Kummer-faithfulness over $p$-adic fields

TL;DR

This paper investigates Kummer-faithfulness over $p$-adic fields, linking it to finiteness properties of torsion points on (semi-)abelian varieties and exploring specific cases like Lubin-Tate extensions.

Contribution

It establishes a deep connection between Kummer-faithfulness and torsion point finiteness in algebraic extensions of $p$-adic fields, including Lubin-Tate extensions.

Findings

Kummer-faithfulness relates to torsion point finiteness on abelian varieties.

Characterization of Kummer-faithfulness for Galois extensions with finite residue fields.

Analysis of Kummer-faithfulness in Lubin-Tate extension fields.

Abstract

The notion of a Kummer-faithful field, defined by Mochizuki, is expected as one of suitable base fields for anabelian geometry.
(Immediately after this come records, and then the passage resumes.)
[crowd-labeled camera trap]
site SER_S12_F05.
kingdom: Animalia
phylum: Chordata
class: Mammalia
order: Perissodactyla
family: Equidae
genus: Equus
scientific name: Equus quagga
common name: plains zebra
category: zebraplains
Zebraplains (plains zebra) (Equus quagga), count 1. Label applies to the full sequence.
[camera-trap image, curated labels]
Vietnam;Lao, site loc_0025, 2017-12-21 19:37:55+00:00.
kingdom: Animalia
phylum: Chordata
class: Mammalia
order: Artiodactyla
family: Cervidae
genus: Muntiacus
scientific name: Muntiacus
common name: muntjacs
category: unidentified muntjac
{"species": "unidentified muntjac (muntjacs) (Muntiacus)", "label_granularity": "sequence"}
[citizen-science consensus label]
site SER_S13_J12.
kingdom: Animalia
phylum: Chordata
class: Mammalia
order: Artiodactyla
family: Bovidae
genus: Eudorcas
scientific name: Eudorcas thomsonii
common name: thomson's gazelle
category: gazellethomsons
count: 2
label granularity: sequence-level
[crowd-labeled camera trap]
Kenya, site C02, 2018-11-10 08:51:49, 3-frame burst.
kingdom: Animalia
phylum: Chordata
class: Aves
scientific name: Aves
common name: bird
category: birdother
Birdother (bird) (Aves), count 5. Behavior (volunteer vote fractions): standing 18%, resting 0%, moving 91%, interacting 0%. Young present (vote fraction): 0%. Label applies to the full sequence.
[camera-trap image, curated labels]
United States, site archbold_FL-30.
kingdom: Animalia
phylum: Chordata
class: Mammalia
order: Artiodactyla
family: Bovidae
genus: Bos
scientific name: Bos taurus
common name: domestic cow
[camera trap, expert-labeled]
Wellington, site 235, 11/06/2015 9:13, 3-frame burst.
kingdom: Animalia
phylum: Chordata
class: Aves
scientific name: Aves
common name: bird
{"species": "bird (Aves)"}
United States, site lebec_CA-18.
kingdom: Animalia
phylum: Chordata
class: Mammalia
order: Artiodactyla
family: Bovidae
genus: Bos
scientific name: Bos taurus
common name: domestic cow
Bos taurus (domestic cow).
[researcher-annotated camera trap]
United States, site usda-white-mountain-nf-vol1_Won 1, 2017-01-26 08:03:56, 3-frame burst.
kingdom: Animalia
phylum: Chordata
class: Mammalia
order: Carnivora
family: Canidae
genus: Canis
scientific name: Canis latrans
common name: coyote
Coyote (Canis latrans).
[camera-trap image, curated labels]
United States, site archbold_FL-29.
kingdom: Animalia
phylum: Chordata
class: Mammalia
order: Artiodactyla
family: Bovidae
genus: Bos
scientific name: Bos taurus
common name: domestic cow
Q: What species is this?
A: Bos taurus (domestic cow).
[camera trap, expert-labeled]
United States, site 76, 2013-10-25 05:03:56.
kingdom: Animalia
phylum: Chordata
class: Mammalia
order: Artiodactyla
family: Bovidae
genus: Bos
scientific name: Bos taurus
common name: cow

In this paper, we study Kummer-faithfulness for algebraic extension fields of $p$-adic fields. We show that Kummer-faithfulness for such fields are deeply related with various finiteness properties on torsion points of (semi-)abelian varieties. For example, a Galois extension $K$ of a $p$-adic field is Kummer-faithful with finite residue field if and only if, for any finite extension $L$ of $K$ and any abelian variety over $L$,its $L$-rational torsion subgroup is finite. In addition, we study Kummer-faithfulness for Lubin-Tate extension fields.